15th June, at CEP a morning walk is rewarded by a good 100 Meadow Brown, Large and Small Skipper, 3 Marbled Whites and an unidentified Burnet Moth. On the water a Beautiful Demoiselle is chased by the Emperor. At Lunch, I show Daniel the Bee Orchids and a White-legged Damsel, we are then treated to the Red Arrows overhead. The Sedge Warbler still sings at David’s ponds.

Bee Orchid

Elephant Hawkmoth

14th June, a Hobby over Armley is sussing out the Martins. In my gardens there have been two pairs of Robin, four nests and they are on their third brood. After work a dog-walk to the paddocks off Berryfield/Stenhouse. After abuse by horses they have recovered well with a good selection of wild plants. We see Common Blue Butterfly and Cinnabar Moth. Last thing and Tom finds an Elephant Hawkmoth on my Tomato plants.

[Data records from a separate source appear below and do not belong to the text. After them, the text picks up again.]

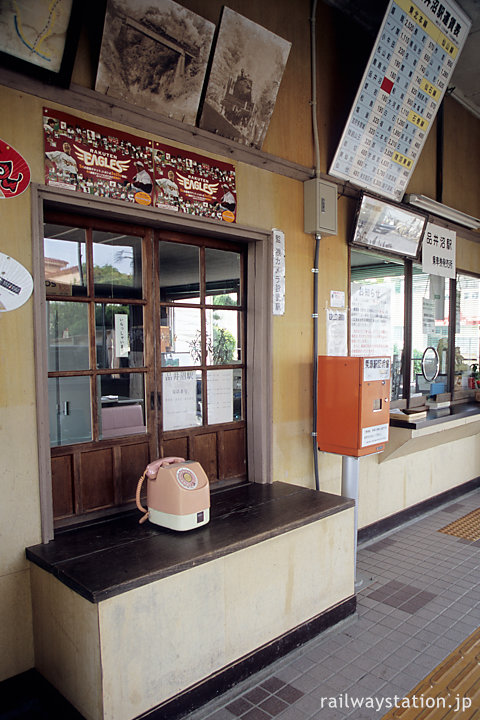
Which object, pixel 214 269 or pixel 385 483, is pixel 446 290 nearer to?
pixel 385 483

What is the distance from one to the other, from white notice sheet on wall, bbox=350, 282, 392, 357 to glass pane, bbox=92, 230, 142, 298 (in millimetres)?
2048

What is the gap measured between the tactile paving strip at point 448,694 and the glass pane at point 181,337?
2267mm

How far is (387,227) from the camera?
4570 mm

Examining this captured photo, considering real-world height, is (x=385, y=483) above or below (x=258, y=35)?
below

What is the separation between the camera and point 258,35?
3.19m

13th June, at CEP Meadow Browns are popping up from the grasses, as are Large Skipper. Cinnabar, Yellow Shell, and Common Carpet moths are also seen. Kirsty and her family show me a potted Smooth Newt. At EP on Lunch-break and I am greeted by a singing Sedge Warbler. Not seen one in the parish for ages. To add to the fun a Small Heath butterfly appears, plus Brimstone, Common Blue and Burnet Companion.

Peacocks in Waiting

Hanglands Snake

8th June, a walk to Hanglands NR and we find 12 Bee Orchids in flower, and a Grass Snake. We see 2 Speckled Wood, and there must be 60 Small Tortoiseshells on the Ox-eyes. In the Nettle bed, hundreds of spiky black Peacock caterpillars are spread as far as the eye can see. EP has a male Tufted Duck, and again a Yellow Wagtail is on a fence post on Foxhill Road.

7th June, Sue, Graham and Jane see Scarlet Tiger Moth, and Jennifer sees a Roe in with the sheep flock at Grange Farm. On fresh soil at Bakers Lane, Brian finds, One plant of Green nightshade (Solanum physalifolium) at SP62368 66909, Two plants of Green nightshade (Solanum physalifolium) at SP62370 66876, One plant of Night Flowering catchfly (Silene noctiflora) at SP62366 66899, (The Night flowering catchfly is a Northamptonshire Rare Plant Register species and will be added to it). Cut leaved dead nettle (Lamium hybridum) at SP62374 66920, Henbit dead nettle (Lamium amplexicaule) at SP62374 66920, One plant of Sticky groundsel (Senecio viscosus) at SP62365 66890, One plant of Indian balsam (Impatiens glandulifera) at SP62382 66874.
6th June, Brian Laney is looking out for White-letter Hairstreak caterpillar damage to Elm leafs around the parish. This rare Butterfly has not been seen locally for a few years but there’s always hope, and Brian brings hope. He is a serious asset on many levels to the wildlife of the county and beyond. I dodge the showers and see Moorhen and Pied Wagtail at Lodge Farm Lake.

Roe by Adam

Mother Shipton by Sue

5th June, the drought has broken and rain tentatively returns. At Hanglands a chance bright spell bounces glaring white from the sea of Ox-eyes, and a sprinkling Yellow Rattle show their modest yellow flowers, amongst the waving stems. A distant song is not distant but just a sub-song, a practice for the real thing. A Reed Warbler, not in the Reeds but in my monster Bramble patch, is singing away in anticipation of perhaps moving to the Reed-beds at Foxhill Lake. The best is yet to come as we count 9 Bee Orchid plants in flower.
3rd June, at EP a Burnet Companion Moth, and a host of Dragons. Over the village a Family of 4 Raven soar together. Kestrel, both male and female reported from CEP.

1st June, I am dipping my bucket in the dam for the umpteenth time. We have a dozen saplings that are suffering from lack of rain. I see a movement and find Horse-hair Worm. Never seen them before a couple of weeks ago and then find another. Alan is seeing the Roe at the wharf again, grazing the lawns and swimming the cut. Sue sends a fab’ photo’ of Mother Shipton’s Moth, and Cath reports Little Owl and Reed Bunting from Floyers.